■ DATA EXTRACTS ■
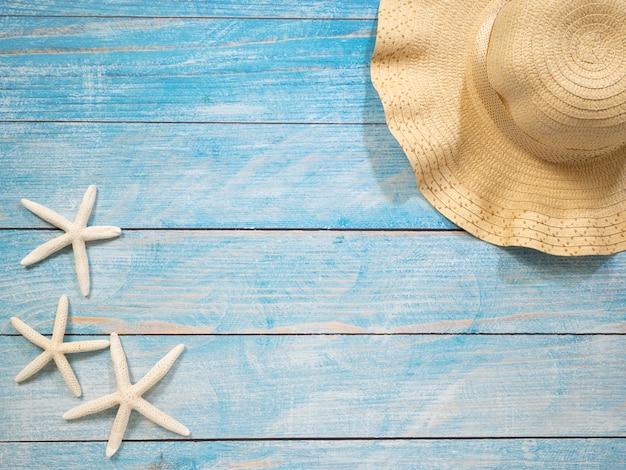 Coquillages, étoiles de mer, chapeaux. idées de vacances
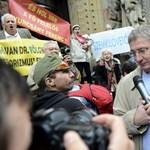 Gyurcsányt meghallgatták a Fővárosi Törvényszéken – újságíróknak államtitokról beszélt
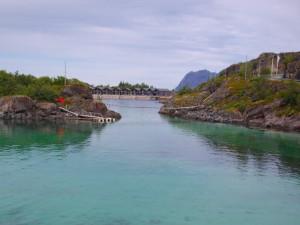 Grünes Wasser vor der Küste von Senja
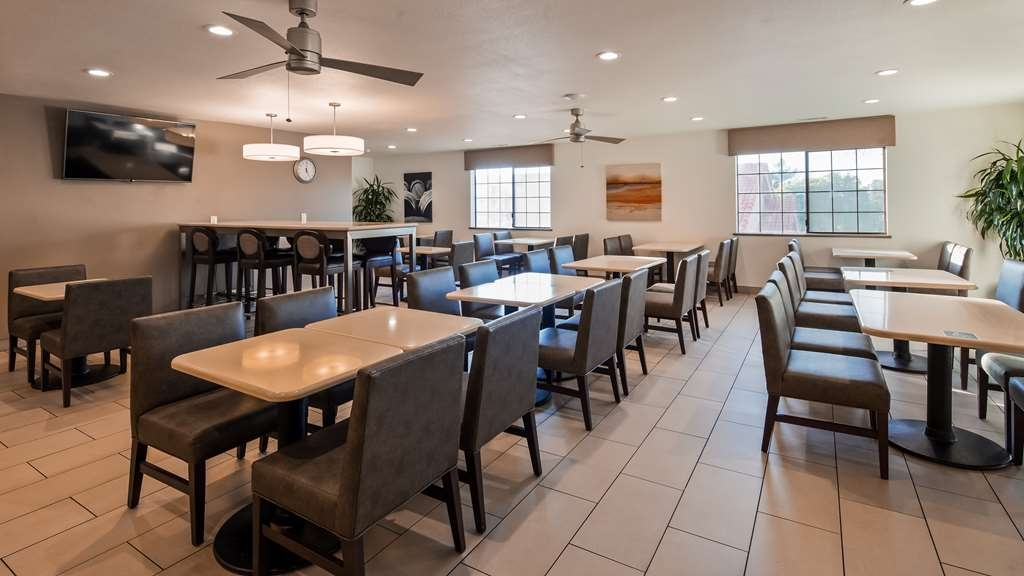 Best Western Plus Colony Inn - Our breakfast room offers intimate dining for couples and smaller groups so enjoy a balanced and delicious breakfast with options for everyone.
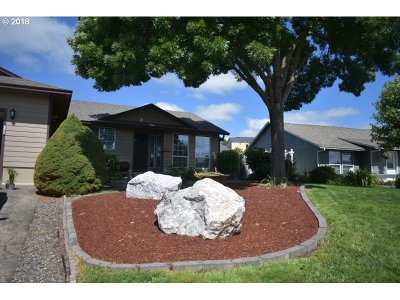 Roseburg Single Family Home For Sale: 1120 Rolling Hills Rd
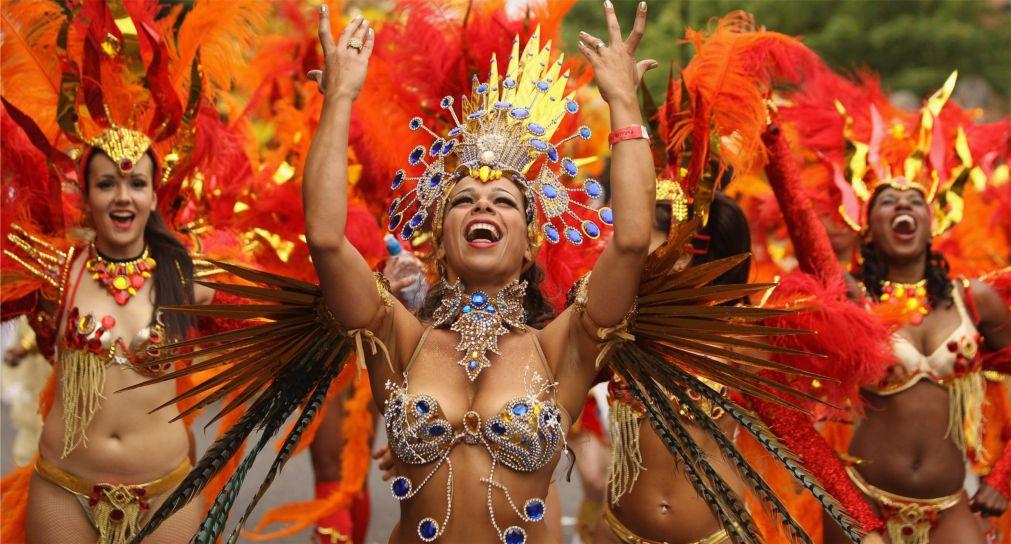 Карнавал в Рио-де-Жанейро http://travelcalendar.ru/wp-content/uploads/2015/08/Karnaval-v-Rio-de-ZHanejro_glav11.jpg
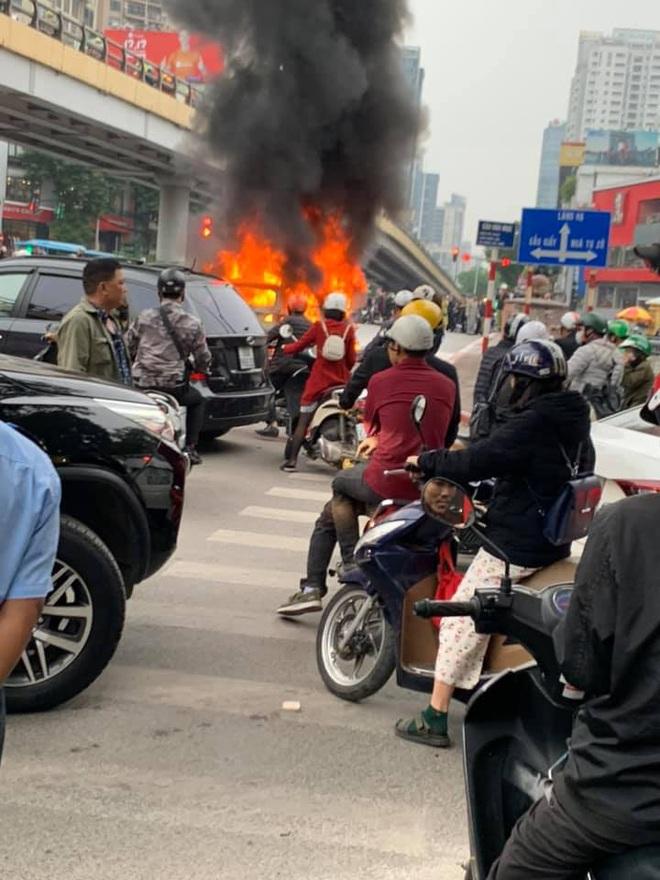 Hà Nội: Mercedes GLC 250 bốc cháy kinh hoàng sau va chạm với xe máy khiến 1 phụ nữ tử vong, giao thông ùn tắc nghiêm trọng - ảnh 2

==

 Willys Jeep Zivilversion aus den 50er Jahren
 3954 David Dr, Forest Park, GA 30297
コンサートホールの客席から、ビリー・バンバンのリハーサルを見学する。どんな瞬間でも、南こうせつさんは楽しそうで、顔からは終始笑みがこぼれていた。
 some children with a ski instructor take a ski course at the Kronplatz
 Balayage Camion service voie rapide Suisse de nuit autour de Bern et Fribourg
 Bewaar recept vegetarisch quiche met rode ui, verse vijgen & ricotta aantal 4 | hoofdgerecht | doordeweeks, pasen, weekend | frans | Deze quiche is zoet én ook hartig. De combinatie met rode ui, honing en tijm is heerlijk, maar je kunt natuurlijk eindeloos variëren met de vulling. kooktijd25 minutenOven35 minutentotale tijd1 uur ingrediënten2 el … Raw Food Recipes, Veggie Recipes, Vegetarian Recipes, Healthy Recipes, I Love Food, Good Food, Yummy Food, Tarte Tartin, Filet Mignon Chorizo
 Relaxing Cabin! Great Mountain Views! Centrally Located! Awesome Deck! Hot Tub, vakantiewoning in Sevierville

...

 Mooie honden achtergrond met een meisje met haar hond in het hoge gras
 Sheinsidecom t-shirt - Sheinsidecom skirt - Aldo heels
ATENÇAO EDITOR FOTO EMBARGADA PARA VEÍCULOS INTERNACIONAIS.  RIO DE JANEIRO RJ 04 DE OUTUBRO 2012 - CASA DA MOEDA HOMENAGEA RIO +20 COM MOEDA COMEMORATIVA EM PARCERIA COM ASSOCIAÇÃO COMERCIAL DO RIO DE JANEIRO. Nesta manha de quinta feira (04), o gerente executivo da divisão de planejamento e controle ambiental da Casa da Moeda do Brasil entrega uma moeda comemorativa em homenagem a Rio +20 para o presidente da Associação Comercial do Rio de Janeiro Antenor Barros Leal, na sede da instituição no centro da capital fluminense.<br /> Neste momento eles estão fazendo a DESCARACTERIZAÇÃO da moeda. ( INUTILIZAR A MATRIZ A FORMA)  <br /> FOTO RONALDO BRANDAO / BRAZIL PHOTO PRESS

■ EXERCISE PROMPT ■
Of all the entries above, output exactly the lines between the one holding "Mooie honden achtergrond" and the one holding "Sheinsidecom t-shirt - Sheinsidecom", inclusive.

■ COMPLETED EXERCISE ■
 Mooie honden achtergrond met een meisje met haar hond in het hoge gras
 Sheinsidecom t-shirt - Sheinsidecom skirt - Aldo heels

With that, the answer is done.